_Job 1:_
Output the passage of the inverse function solution starting at "Step 2: Rearrange" and ending at "find \( x \).", copied word for word.

Question

Given \( y = \frac{1}{1 + \tan x} \), find \( f^{-1}(x) \), where \( 0<x<\frac{\pi}{2} \).

Hint:

To find the inverse of a function involving trigonometric functions, solve the equation for \( x \), then apply the inverse function.

Answer 1

Step 1: Express \( y \) in terms of \( x \).
We are given the equation: \[ y = \frac{1}{1 + \tan x} \] To find the inverse, we first solve for \( x \) in terms of \( y \).
Step 2: Rearrange the equation to isolate \( \tan x \).
Multiply both sides by \( 1 + \tan x \): \[ y(1 + \tan x) = 1 \] \[ y + y \tan x = 1 \] Now, subtract \( y \) from both sides: \[ y \tan x = 1 - y \] Finally, divide by \( y \) to solve for \( \tan x \): \[ \tan x = \frac{1 - y}{y} \]
Step 3: Take the inverse tangent to find \( x \).
Now, apply the inverse tangent to both sides: \[ x = \tan^{-1} \left( \frac{1 - y}{y} \right) \]
Step 4: Conclusion.
Thus, the inverse function is: \[ f^{-1}(x) = \tan^{-1} \left( \frac{1 - x}{x} \right) \]

_Supplied data:_
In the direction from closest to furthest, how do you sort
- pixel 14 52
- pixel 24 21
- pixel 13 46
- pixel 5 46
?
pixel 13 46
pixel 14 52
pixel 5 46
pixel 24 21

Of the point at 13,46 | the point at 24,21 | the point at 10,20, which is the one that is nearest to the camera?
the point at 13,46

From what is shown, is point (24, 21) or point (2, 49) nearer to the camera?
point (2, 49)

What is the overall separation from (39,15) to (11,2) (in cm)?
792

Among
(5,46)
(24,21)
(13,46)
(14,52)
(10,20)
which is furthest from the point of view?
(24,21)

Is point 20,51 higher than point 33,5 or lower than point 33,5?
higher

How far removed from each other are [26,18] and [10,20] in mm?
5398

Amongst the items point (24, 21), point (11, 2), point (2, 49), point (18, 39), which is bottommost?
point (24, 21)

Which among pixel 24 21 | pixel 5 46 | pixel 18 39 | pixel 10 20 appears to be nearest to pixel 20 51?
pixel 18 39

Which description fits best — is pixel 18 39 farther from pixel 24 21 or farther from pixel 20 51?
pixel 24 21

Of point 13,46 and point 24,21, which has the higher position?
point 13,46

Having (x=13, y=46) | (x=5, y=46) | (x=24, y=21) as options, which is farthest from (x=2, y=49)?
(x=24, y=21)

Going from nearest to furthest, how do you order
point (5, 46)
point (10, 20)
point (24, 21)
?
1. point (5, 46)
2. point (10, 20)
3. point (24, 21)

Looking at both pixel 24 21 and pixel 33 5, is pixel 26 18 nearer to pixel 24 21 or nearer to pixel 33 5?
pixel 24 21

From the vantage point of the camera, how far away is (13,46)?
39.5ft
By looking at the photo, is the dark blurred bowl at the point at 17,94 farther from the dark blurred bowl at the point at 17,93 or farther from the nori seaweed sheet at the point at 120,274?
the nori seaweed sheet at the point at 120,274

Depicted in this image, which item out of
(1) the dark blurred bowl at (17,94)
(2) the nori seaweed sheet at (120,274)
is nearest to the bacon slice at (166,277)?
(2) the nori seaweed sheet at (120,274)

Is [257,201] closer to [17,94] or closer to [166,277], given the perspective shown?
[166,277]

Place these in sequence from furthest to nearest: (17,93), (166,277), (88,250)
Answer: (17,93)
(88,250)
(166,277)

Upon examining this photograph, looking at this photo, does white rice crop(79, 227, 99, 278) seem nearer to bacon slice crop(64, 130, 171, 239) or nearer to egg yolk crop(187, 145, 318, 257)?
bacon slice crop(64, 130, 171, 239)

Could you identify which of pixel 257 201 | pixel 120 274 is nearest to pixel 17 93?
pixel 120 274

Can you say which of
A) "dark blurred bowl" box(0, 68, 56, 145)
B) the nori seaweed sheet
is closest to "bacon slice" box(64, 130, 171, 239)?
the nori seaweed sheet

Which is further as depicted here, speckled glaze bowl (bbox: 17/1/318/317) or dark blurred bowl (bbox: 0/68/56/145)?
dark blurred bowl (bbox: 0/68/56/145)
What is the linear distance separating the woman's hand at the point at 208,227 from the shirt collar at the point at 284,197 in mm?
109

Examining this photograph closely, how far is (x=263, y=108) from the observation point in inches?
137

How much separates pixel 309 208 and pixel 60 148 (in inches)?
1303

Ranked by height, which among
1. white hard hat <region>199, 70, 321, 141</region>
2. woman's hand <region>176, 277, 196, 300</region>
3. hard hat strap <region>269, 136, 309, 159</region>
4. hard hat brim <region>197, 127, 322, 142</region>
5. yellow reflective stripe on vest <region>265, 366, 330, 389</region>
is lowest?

_Job 2:_
Show every line of the entries above that contains the word "furthest", matching case exactly.

_Complete answer 1:_
Step 2: Rearrange the equation to isolate \( \tan x \).
Multiply both sides by \( 1 + \tan x \): \[ y(1 + \tan x) = 1 \] \[ y + y \tan x = 1 \] Now, subtract \( y \) from both sides: \[ y \tan x = 1 - y \] Finally, divide by \( y \) to solve for \( \tan x \): \[ \tan x = \frac{1 - y}{y} \]
Step 3: Take the inverse tangent to find \( x \).

_Complete answer 2:_
In the direction from closest to furthest, how do you sort
which is furthest from the point of view?
Going from nearest to furthest, how do you order
Place these in sequence from furthest to nearest: (17,93), (166,277), (88,250)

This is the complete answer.